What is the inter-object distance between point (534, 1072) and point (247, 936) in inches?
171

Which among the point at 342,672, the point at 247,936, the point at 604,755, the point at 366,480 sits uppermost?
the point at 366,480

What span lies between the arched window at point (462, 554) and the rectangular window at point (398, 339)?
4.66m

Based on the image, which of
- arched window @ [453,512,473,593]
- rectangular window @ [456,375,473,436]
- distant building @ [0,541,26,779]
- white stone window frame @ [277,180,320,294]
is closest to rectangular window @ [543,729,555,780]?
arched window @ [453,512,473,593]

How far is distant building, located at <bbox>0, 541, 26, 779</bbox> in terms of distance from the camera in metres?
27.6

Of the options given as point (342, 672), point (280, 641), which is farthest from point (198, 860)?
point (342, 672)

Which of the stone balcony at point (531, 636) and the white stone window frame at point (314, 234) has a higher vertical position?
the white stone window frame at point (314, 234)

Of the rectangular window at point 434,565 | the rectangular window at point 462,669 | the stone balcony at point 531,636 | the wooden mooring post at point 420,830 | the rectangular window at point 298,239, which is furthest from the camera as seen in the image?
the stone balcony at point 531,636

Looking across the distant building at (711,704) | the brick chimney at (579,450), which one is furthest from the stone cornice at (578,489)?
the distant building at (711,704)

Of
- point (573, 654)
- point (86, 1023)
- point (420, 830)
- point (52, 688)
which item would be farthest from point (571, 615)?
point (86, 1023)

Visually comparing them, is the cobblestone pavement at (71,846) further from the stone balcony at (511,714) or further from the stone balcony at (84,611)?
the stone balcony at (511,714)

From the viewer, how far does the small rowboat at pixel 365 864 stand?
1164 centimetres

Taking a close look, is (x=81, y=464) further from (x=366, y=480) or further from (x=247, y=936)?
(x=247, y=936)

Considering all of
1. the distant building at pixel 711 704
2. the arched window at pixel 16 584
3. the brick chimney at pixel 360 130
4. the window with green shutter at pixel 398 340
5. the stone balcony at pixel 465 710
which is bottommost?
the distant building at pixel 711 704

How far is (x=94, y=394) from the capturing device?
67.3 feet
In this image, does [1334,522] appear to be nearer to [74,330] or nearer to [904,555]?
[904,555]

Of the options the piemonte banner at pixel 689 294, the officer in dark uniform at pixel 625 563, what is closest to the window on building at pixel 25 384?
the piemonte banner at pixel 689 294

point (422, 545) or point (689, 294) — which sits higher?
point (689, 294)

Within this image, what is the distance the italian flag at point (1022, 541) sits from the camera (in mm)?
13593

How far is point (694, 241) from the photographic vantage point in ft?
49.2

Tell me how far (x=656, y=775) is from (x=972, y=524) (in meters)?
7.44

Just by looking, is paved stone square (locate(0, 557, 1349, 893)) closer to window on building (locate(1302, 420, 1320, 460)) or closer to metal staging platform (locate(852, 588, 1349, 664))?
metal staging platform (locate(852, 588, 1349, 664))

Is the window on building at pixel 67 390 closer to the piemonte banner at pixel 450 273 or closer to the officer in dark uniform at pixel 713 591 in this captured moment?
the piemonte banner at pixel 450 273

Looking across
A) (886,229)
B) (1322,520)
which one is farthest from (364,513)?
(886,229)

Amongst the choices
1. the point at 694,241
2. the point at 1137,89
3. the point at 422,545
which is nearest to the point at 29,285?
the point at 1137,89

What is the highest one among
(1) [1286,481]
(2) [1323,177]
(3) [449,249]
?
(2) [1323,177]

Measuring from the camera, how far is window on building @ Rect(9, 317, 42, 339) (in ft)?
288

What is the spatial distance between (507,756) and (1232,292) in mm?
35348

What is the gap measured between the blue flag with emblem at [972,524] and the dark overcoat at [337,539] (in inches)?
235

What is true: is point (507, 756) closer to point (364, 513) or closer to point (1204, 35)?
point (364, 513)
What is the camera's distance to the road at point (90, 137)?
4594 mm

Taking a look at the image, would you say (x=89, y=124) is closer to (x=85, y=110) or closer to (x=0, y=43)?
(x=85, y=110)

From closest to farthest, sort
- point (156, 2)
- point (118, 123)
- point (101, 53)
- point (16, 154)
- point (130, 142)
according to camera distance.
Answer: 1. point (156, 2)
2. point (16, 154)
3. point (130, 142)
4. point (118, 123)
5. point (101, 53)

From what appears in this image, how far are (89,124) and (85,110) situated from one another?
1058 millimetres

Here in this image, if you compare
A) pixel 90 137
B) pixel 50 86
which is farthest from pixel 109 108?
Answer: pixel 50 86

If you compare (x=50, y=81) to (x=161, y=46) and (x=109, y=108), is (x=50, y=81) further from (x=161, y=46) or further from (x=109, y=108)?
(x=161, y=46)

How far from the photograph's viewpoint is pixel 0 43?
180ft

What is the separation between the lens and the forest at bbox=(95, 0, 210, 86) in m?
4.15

◇ ◇ ◇ ◇ ◇

◆ **What is needed**
Repeat precisely the lines of the data starting at the one containing "Is the window", last line included.

◆ **Result of the task**
Is the window on building at pixel 67 390 closer to the piemonte banner at pixel 450 273 or closer to the officer in dark uniform at pixel 713 591 in this captured moment?
the piemonte banner at pixel 450 273

Looking across
A) (886,229)
B) (1322,520)
which one is farthest from (364,513)?
(886,229)

Amongst the choices
1. the point at 694,241
2. the point at 1137,89
3. the point at 422,545
which is nearest to the point at 29,285?
the point at 1137,89

What is the highest one among
(1) [1286,481]
(2) [1323,177]
(3) [449,249]
?
(2) [1323,177]

Measuring from the camera, how far is window on building @ Rect(9, 317, 42, 339) (in ft)?
288

What is the spatial distance between (507,756) and (1232,292) in mm?
35348

What is the gap measured between the blue flag with emblem at [972,524] and the dark overcoat at [337,539] (in inches)?
235

What is true: is point (507, 756) closer to point (364, 513) or closer to point (1204, 35)?
point (364, 513)
What is the camera's distance to the road at point (90, 137)?
4594 mm

Taking a look at the image, would you say (x=89, y=124) is closer to (x=85, y=110) or closer to (x=0, y=43)?
(x=85, y=110)

From closest to farthest, sort
- point (156, 2)
- point (118, 123)
- point (101, 53)
- point (16, 154)
- point (130, 142)
according to camera distance.
Answer: 1. point (156, 2)
2. point (16, 154)
3. point (130, 142)
4. point (118, 123)
5. point (101, 53)

From what appears in this image, how far are (89,124) and (85,110) situated from one another?
1058 millimetres

Here in this image, if you compare
A) pixel 90 137
B) pixel 50 86
which is farthest from pixel 109 108?
Answer: pixel 50 86

If you compare (x=50, y=81) to (x=161, y=46) and (x=109, y=108), is (x=50, y=81) further from (x=161, y=46) or further from (x=109, y=108)?
(x=161, y=46)

How far from the photograph's viewpoint is pixel 0 43?
180ft

What is the separation between the lens and the forest at bbox=(95, 0, 210, 86) in m?
4.15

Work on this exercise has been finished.